NASHVILLE, Tenn. (AP) — U.S. Sen. Bob Corker on Thursday stood by his statements that Volkswagen is ready to announce it will expand its lone U.S. plant in Chattanooga if workers there reject the United Auto Workers.
But the Tennessee Republican said in a phone interview with The Associated Press that he didn't inquire whether the German automaker would scrap plans to build a new midsized SUV at the plant if the UAW wins.
About 1,500 workers at the plant are eligible to cast votes in the three-day union election that ends Friday.
Corker declined to say whom at Volkswagen he had spoken to and how they were in a position to know what the German automaker's decision would be.
While the claimed link between the union vote and the expansion decision has long been denied by company officials, Corker said his sources weren't concerned about the release of a potentially conflicting information.

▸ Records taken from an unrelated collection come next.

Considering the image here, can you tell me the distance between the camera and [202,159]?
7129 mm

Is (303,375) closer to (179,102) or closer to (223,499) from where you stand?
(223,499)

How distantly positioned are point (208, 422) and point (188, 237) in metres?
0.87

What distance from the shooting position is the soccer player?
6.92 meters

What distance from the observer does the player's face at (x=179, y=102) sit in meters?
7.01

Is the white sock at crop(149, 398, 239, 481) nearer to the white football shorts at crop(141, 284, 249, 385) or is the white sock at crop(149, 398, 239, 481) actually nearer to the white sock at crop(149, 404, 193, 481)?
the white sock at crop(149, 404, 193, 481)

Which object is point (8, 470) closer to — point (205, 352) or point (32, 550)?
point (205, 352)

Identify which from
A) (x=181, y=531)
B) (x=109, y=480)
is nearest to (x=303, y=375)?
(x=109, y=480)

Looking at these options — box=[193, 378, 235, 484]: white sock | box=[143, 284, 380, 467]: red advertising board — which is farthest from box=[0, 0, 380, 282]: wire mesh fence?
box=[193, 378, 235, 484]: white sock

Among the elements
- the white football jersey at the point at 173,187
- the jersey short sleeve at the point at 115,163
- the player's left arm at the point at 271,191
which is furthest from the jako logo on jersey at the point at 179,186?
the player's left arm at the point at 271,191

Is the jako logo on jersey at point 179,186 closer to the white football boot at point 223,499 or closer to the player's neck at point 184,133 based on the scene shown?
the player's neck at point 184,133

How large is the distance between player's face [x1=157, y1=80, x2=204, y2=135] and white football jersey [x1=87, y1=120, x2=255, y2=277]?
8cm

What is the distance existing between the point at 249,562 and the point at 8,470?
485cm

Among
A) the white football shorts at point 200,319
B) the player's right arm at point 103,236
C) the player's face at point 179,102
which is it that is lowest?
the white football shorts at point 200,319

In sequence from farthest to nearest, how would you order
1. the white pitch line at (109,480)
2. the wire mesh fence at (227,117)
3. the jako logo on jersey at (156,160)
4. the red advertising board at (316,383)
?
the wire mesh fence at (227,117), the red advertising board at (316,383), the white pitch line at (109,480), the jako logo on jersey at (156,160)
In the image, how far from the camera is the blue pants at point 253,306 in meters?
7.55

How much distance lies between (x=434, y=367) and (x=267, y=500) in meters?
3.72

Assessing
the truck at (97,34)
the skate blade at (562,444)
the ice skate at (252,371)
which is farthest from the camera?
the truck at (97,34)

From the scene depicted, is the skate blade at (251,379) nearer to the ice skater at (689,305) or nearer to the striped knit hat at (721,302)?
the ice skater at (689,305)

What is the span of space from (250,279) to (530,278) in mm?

"I don't think there's any question that a public statement was expected to made," he said. "What I did was very, very appropriate."
Corker's comments could raise questions about interference in a union vote.
John Logan, a labor and employment studies professor at San Francisco State University, said politicians are usually not included in rules governing the behavior of the company, unions and workers during an election.
"But here it could make a difference that he is attributing these comments to VW, even though they appear to be untrue," Logan said in an email.
Corker first made his unattributed claim in a news release on Wednesday night, which prompted Frank Fischer, the CEO of the Volkswagen plant in Chattanooga, to issue a statement that the company's position remains unchanged.